AIM: Write the records out again, precisely as they stand.

INPUT RECORDS:

==================================================

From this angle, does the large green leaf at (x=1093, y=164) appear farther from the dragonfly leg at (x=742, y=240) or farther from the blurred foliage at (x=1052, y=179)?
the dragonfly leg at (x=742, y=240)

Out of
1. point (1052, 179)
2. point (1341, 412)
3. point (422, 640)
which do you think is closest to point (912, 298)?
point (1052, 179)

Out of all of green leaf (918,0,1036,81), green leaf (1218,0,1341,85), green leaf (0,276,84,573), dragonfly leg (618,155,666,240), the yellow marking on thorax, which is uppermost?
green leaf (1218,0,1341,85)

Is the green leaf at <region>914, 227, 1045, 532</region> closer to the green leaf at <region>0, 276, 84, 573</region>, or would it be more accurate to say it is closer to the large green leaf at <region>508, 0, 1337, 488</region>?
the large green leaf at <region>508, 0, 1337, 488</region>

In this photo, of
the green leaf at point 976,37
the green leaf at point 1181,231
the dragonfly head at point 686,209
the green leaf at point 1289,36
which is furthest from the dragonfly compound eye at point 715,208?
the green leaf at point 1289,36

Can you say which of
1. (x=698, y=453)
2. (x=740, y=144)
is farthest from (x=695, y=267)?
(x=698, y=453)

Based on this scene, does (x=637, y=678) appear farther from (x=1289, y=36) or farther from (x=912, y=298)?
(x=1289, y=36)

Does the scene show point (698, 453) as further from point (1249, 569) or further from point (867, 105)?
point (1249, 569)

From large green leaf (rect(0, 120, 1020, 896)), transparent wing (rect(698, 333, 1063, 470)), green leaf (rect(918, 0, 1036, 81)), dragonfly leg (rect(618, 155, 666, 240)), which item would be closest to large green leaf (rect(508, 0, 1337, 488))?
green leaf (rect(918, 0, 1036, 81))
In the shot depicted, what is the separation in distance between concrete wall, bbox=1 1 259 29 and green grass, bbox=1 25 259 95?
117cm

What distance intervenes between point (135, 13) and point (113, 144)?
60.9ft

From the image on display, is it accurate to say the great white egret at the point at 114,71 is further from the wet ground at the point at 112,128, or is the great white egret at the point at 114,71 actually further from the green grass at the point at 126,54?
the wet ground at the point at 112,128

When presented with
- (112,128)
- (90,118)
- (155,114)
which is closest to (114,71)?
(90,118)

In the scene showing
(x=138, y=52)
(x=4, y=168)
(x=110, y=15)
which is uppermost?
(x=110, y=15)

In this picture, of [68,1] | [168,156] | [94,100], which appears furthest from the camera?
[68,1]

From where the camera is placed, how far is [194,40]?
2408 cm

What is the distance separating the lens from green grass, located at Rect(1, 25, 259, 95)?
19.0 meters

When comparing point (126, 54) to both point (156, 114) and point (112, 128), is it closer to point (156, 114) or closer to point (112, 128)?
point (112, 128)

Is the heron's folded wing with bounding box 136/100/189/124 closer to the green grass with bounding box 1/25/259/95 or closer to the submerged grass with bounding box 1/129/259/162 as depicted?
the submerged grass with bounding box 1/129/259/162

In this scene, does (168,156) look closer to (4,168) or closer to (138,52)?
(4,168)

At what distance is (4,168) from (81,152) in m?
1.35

==================================================

IN RESPONSE:
From this angle, does the large green leaf at (x=1093, y=164) appear farther from the dragonfly leg at (x=742, y=240) or farther from the blurred foliage at (x=1052, y=179)?
the dragonfly leg at (x=742, y=240)

Out of
1. point (1052, 179)
2. point (1341, 412)
3. point (422, 640)
which do you think is closest to point (912, 298)?
point (1052, 179)

Out of all of green leaf (918,0,1036,81), green leaf (1218,0,1341,85), green leaf (0,276,84,573), dragonfly leg (618,155,666,240), the yellow marking on thorax, which is uppermost?
green leaf (1218,0,1341,85)

Is the green leaf at <region>914, 227, 1045, 532</region> closer to the green leaf at <region>0, 276, 84, 573</region>, or would it be more accurate to say it is closer to the large green leaf at <region>508, 0, 1337, 488</region>?
the large green leaf at <region>508, 0, 1337, 488</region>

In this photo, of
the green leaf at point 976,37
the green leaf at point 1181,231
the dragonfly head at point 686,209
the green leaf at point 1289,36
which is furthest from the dragonfly compound eye at point 715,208?
the green leaf at point 1289,36

Can you say which of
1. (x=698, y=453)
2. (x=740, y=144)
is farthest from (x=695, y=267)?
(x=698, y=453)

Based on this scene, does (x=637, y=678) appear farther from (x=1289, y=36) or farther from (x=912, y=298)?
(x=1289, y=36)

Does the scene show point (698, 453) as further from point (1249, 569) or further from point (867, 105)?
point (1249, 569)

From large green leaf (rect(0, 120, 1020, 896)), transparent wing (rect(698, 333, 1063, 470)), green leaf (rect(918, 0, 1036, 81)), dragonfly leg (rect(618, 155, 666, 240)), which item would be closest to large green leaf (rect(508, 0, 1337, 488))?
green leaf (rect(918, 0, 1036, 81))
In the shot depicted, what is the separation in distance between concrete wall, bbox=1 1 259 29 and green grass, bbox=1 25 259 95?
117cm

What distance intervenes between point (135, 13) and point (113, 144)?
60.9ft

From the image on display, is it accurate to say the great white egret at the point at 114,71 is further from the wet ground at the point at 112,128, or is the great white egret at the point at 114,71 actually further from the green grass at the point at 126,54?
the wet ground at the point at 112,128

When presented with
- (112,128)
- (90,118)
- (155,114)
which is closest to (114,71)?
(90,118)

In the scene showing
(x=138, y=52)
(x=4, y=168)
(x=110, y=15)
which is uppermost?
(x=110, y=15)

In this picture, of [68,1] | [168,156] | [94,100], which appears furthest from the camera?
[68,1]

From where the camera is placed, how far is [194,40]?
2408 cm

What is the distance separating the lens from green grass, located at Rect(1, 25, 259, 95)?
19.0 meters

When comparing point (126, 54) to both point (156, 114) and point (112, 128), is it closer to point (156, 114) or closer to point (112, 128)?
point (112, 128)

Is the heron's folded wing with bounding box 136/100/189/124 closer to the green grass with bounding box 1/25/259/95 or closer to the submerged grass with bounding box 1/129/259/162 as depicted?
the submerged grass with bounding box 1/129/259/162

In this scene, does (168,156) look closer to (4,168) or closer to (138,52)?
(4,168)

At what distance is (4,168) from (81,152) in m?
1.35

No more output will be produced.